Also, thank you for all the pictures at the reunion! I got Mom's package with the t-shirt and all your happy thoughts. You all look so wonderful. I'm sure the reunion was unforgettable for everyone.
This week was a week of being tired. Man, I feel like my whole week's journal entries were, "Well, I'm pretty tired, so this will be a short entry." I soon discovered that the feel-good tired after a long day of work DOES NOT equal the horribly-painful tired as you try to drag yourself out of bed in the morning. It's been a really good week, though. I love my mission SO much. I am learning so much, and it's insane.
Recently, I've been in some sort of agency phase--meaning, everything I read or study somehow ties back to agency. It's becoming funny. Sister Roundy gets a kick out of it, I think, because everyday in comp study, I tell her what I learned about agency. I don't even look for it, either! It's just there. Anyway, I'm trying to pick on some sort of hint that the Lord's giving me.... I know if I don't learn what I need to now, I'll be learning it the hard way later. See? It's a choice! I can learn it now, painlessly.. or I can learn it later, forcefully. It's all about agency! I'm laughing so hard at myself right now because that's seriously how the whole week has been. I don't know what the deal is. I'm probably going insane.

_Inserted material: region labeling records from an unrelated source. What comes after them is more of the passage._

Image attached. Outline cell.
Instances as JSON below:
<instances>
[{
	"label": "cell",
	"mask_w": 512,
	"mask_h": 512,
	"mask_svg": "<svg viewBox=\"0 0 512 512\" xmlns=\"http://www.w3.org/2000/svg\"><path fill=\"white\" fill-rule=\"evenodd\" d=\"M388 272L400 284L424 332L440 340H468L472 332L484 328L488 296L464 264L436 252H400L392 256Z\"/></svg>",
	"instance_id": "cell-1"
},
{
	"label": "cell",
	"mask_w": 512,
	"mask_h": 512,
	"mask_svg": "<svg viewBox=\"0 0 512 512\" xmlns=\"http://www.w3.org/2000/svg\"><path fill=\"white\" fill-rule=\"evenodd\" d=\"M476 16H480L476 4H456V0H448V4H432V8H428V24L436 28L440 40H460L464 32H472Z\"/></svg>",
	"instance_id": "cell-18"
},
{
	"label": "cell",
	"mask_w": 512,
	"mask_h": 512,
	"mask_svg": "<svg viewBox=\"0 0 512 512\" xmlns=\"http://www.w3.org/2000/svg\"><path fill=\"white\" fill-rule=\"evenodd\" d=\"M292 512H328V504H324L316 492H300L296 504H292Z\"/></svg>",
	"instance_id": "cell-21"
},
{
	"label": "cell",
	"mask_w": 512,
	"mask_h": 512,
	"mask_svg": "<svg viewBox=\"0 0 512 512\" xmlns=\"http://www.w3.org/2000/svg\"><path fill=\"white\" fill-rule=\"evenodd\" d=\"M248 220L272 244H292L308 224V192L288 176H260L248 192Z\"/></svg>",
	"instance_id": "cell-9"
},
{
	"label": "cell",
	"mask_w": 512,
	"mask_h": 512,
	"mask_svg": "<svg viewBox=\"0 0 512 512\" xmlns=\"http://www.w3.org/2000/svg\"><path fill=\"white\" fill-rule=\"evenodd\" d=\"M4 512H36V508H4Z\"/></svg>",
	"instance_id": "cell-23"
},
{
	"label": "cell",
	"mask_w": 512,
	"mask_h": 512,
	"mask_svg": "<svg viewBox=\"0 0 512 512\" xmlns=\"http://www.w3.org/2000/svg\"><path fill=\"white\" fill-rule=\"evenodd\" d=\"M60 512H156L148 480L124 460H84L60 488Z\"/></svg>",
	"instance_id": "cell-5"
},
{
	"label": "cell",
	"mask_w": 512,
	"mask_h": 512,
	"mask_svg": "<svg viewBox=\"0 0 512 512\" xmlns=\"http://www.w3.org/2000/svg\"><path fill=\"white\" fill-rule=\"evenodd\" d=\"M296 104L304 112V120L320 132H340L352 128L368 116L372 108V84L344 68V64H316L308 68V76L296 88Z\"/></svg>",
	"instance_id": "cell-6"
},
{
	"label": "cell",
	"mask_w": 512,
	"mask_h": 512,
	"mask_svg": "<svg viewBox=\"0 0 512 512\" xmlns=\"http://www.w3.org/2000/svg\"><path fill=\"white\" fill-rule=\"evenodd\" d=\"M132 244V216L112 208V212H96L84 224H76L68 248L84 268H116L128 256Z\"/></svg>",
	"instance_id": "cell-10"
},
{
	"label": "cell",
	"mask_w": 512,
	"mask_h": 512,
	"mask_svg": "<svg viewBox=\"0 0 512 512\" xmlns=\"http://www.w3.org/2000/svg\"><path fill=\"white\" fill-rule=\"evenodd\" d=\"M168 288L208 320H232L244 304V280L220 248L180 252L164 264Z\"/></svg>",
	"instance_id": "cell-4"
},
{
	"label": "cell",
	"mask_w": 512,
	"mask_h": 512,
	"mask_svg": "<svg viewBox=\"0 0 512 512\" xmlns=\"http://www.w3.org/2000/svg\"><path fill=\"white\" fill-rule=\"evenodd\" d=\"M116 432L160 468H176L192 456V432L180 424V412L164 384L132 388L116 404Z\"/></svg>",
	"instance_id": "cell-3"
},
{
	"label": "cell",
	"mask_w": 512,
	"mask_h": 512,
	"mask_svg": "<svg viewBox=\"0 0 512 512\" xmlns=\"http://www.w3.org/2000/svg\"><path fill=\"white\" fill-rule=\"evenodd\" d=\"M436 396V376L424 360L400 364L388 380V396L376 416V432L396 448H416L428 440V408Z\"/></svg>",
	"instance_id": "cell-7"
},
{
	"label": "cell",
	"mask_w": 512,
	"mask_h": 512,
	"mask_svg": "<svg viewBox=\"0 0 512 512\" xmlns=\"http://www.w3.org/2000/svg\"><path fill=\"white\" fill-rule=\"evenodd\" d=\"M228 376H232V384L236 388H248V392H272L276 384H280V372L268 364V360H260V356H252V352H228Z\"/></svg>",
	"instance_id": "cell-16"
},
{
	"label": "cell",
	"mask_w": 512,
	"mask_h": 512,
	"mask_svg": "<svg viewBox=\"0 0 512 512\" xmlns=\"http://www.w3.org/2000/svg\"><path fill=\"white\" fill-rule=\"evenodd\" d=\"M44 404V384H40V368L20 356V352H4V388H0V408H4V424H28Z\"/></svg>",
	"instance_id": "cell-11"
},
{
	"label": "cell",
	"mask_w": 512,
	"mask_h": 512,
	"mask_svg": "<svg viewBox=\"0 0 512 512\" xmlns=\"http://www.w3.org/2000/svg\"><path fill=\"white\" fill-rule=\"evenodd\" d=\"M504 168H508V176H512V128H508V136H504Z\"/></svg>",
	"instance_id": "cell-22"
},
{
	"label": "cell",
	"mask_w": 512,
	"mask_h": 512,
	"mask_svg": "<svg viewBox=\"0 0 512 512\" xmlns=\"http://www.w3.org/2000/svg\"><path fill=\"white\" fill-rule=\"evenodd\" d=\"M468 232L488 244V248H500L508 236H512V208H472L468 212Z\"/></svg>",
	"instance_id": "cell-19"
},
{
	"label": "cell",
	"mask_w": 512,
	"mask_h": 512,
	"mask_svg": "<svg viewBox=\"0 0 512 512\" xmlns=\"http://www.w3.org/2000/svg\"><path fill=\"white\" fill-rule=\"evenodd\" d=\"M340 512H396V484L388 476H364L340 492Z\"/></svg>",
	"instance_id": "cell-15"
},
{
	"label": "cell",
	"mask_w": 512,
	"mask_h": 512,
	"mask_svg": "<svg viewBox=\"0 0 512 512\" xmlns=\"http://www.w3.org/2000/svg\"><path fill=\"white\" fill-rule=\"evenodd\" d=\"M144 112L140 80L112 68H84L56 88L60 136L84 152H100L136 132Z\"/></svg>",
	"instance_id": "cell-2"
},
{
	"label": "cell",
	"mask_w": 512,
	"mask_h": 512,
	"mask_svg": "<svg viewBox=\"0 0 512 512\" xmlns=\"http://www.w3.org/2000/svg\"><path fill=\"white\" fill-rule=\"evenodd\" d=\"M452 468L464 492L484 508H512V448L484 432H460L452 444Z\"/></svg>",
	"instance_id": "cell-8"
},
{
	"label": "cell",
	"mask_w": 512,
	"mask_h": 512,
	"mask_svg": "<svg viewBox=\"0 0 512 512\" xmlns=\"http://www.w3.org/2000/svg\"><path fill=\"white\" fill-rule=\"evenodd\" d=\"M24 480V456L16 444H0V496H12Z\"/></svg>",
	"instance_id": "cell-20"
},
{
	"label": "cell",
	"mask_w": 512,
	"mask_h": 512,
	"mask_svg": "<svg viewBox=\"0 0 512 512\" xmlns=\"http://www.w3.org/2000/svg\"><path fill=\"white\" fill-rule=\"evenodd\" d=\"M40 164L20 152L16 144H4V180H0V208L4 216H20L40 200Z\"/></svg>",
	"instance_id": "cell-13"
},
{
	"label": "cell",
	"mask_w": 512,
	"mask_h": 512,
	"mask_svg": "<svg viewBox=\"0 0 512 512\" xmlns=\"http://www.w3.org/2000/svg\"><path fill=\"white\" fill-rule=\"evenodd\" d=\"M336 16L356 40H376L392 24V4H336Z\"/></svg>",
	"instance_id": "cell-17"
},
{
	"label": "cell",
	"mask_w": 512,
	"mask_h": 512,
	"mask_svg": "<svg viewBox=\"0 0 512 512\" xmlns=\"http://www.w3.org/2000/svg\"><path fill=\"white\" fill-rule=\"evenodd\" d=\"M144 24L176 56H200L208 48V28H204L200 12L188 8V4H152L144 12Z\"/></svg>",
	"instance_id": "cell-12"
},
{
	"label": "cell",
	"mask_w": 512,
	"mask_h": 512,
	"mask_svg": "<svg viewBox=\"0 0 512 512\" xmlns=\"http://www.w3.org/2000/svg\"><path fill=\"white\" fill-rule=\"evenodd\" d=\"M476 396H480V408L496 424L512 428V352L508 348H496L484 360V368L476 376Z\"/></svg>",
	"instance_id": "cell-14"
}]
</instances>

I've noticed something else odd this week that I don't really know how to explain..... The people that we're working with right now are having more "big-kid problems." I didn't realize it until now, but most of the struggles that my investigators or less-actives have had are thing like pride, laziness, being offended--all the abstract things that are actually pretty easy to teach about and help. Most of the time we were gently rebuking people for not doing the things they knew they needed to be. The people in this area are different. The things that they're dealing with are a lot more tangible. One of our less-active families had a 7 year old daughter pass away this week. Another girl in her early 20s went to the hospital and they found 7 tumors on her brain. She has been given days to live. A lot of people are doing terribly sad things just to make rent for the month. Others are in severely abusive relationships. The list goes on. It's different to try to bring the comfort and love of the gospel to these people with so many needs. Anyway, it's just an observation for now, and I haven't figured it out yet. I'm obviously open to suggestions.
I love you dearly.
Sister Pratt
Happy Birthday! We had dinner with the Robbins family. She kjnew I was a slytherin, so she made me this cute little flag--and my cake was SO GOOD!
A double rainbow. At the same time as the reunion...a tender mercy for sure.
The edge of our mission.
I found Callie
He was SO CUTE~
We found this fence made of skis...basically it was hilarious.